Hay muertos que no ayudan, igual que no lo hacen gobernadores como Borge, Medina o los Duarte. Pero Eruviel es otra cosa

Eruviel Avila y Alfredo Del  Mazo
Eruviel Avila y Alfredo Del MazoInternet

Tiene razón Federico Arreola en la tesis que maneja en su columna de ayer: “Hay de gobernadores a gobernadores”.

De eso ni duda cabe. Si en Veracruz y en Quintana Roo las megacorrupciones de Javier Duarte y Roberto Borge, respectivamente, fulminaron a los candidatos de su partido e hicieron que se alzaran con el triunfo tanto el también pillo de Miguel Ángel Yunes como Carlos Joaquín González, lo ocurrido ayer en las elecciones de Francia donde un mandatario deshonesto y frívolo como Francois Hollande, hundió al candidato socialista Francois Fillon y permitió el surgimiento de una figura fresca como el banquero  Emmanuel Macron, quien puede convertirse en la segunda vuelta del 7 de mayo próximo en el presidente más joven del país galo con solo 39 años de edad, superando a la ultraderechista Marine Le Pen.

Pues en el Estado de México las elecciones están dando un giro de 180 grados con respecto a los pronósticos que se emitieron poco antes y desde el inicio de las campañas y con algunos elementos, toda proporción guardada desde luego, similares a los que desbancaron las propuestas radicales de Le Pen en las últimas semanas del proceso francés.

Delfina Gómez, apoyada por Andrés Manuel López Obrador con todo, no ha crecido lo suficiente para enfrentarse a la que, sin duda, es la maquinaria electoral mexiquense, la más articulada que tiene el PRI en todo el país.

El fundamentalismo de López Obrador ha tenido desafortunadas reapariciones desde que Delfina Gómez es candidata al gobierno mexiquense.

El tabasqueño la emprendió contra las fuerzas armadas, por un evento ocurrido en Nayarit, aduciendo que los militares habían asesinado a un menor.

Todo lo expresado por AMLO fue, lo menos, inexacto.

Y el candidato del PRI Alfredo del Mazo, también perteneciente a la generación joven del PRI, que ha venido superando el hecho fortuito de ser familiar del presidente y de pertenecer a una dinastía de la que dos de sus miembros han sido ya gobernadores de la entidad, ahora se ha decidido reforzar sus posibilidades de éxito electoral poniendo en juego el capital político del mandatario estatal Eruviel Ávila Magaña.

El capital de Eruviel es uno de los más consolidados en el contexto nacional de gobernadores. Ese grupo que el agudo Manuel Díaz condena de una manera clara en contundente video columna que todavía se ve en SDPnoticias.

En el Estado de México hay otro elemento que ha servido de bisagra entre la derecha rebasada de Josefina Vázquez Mota y el desconcierto de Delfina Gómez que debe sentir que en ocasiones el apoyo de AMLO se convierte para ella de plano en un estorbo.

Ese elemento es el candidato del PRD, Juan Zepeda, elegido por el CEN perredista con una mayoría de votos que supero totalmente a Javier Salinas, su principal competidor.
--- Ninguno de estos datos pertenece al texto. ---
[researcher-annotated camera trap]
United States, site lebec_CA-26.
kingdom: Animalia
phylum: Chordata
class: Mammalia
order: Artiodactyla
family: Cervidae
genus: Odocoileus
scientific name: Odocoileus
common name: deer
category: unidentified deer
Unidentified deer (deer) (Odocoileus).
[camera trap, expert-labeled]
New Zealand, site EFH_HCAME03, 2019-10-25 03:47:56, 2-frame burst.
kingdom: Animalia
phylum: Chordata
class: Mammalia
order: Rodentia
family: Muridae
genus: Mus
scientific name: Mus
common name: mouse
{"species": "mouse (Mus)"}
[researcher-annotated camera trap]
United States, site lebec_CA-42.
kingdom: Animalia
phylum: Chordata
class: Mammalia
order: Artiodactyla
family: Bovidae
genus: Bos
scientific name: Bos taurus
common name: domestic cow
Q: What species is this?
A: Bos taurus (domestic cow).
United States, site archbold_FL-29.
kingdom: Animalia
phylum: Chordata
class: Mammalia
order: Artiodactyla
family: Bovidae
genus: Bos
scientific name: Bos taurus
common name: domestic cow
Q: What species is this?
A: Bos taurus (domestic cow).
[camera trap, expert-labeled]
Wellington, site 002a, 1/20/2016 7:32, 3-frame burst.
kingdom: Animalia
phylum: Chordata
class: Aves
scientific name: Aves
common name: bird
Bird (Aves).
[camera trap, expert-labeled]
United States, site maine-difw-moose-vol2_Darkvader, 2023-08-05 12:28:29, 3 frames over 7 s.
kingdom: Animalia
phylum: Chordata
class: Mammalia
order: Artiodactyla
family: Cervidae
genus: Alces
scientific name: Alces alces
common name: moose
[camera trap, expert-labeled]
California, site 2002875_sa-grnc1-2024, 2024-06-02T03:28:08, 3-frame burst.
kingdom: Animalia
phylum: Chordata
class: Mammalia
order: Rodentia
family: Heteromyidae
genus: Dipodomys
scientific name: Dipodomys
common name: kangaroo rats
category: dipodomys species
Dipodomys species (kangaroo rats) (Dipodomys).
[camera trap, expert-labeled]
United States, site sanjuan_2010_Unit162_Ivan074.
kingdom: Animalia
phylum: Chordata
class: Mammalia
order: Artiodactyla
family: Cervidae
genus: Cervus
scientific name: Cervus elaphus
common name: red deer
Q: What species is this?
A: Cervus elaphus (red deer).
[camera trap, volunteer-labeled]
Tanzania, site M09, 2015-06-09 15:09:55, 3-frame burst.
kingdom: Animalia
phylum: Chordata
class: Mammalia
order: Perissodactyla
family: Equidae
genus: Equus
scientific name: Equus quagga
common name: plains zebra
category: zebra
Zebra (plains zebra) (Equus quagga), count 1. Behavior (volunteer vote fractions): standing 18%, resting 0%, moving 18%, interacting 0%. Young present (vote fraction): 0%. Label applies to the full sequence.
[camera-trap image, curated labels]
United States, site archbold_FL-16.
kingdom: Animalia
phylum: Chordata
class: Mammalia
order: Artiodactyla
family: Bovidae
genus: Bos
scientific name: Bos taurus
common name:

Zepeda ha desarrollado una campaña fresca, claridosa, señalando las fallas inocultables de algunos de sus competidores en la busca de la gubernatura mexiquense.

Muy probablemente Juan Zepeda no triunfará sobre la maquinaria que tiene Alfredo del Mazo y el apoyo de AMLO a Delfina Gómez.

Pero lo más seguro es que mande al PAN, con su desgastada Josefina Vázquez Mota, al cuarto lugar de la competencia.

Quien lo dijera, pero Juan Zepeda anda salvando al PRD de la debacle nacional en la que lo sumieron los nefastos Chuchos y otras alimañas parecidas.

Así suele cambiar el ánimo electoral.

En política nada es para siempre, ni tampoco hay derrotas anticipadas.